Tuesday, June 09, 2009

Profiting from Pink

I am reading through A. W. Pink’s little book Profiting from the Word (Banner, 1970) with one of our young men from JPBC this summer. The interns will also read it a little later in the summer. You can read the book online here.
Here’s a sample of Pink’s convicting style as he describes how the reading of Scripture ought to bring us to a clearer recognition of God’s claims:

Salvation means being reconciled to God; and that involves and includes sin’s dominion over us being broken, enmity within us being slain, the heart being won to God. This is what true conversion is; it is a tearing away of every idol, a renouncing of the empty vanities of a cheating world, and taking God for our portion, our ruler, our all in all. (p. 23).

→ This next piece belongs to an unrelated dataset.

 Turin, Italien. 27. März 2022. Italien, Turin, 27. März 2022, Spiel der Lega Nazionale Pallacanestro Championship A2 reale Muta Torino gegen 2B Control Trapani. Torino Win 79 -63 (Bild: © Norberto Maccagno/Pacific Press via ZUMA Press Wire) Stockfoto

A few year’s back I read Iain Murray’s revised biography of Pink (1886-1952). He belonged to new-age type "theosophical society" as a young man and then was wondrously converted to Christ. His public ministry was spasmodic taking him to the US, Australia, and back to the UK. He lived the last years of his life as a virtual recluse in Stornoway, Isle of Lewis. His enduring legacy comes from his writing. In 1921 he began a monthly magazine titled Studies in the Scriptures whose readership never rose above a thousand. Pink lived in a time when few shared his doctrinal convictions. He did not live to see the revival of Calvinism. It was only after his death that his writings from the magazine began to be collected in book form, published, and widely read.

Pink should be read with discernment. One of the nice features of Murray’s biography is an appendix that offers a bibliography and assessment of his major writings (pp. 337-42). Sadly, Pink did not share fellowship in a local church in the final years of his life. His life is a reminder, however, that sometimes the Lord’s most profitable servants labor in obscurity and, like Abraham, never live to see the fulfillment of God’s promises in this life.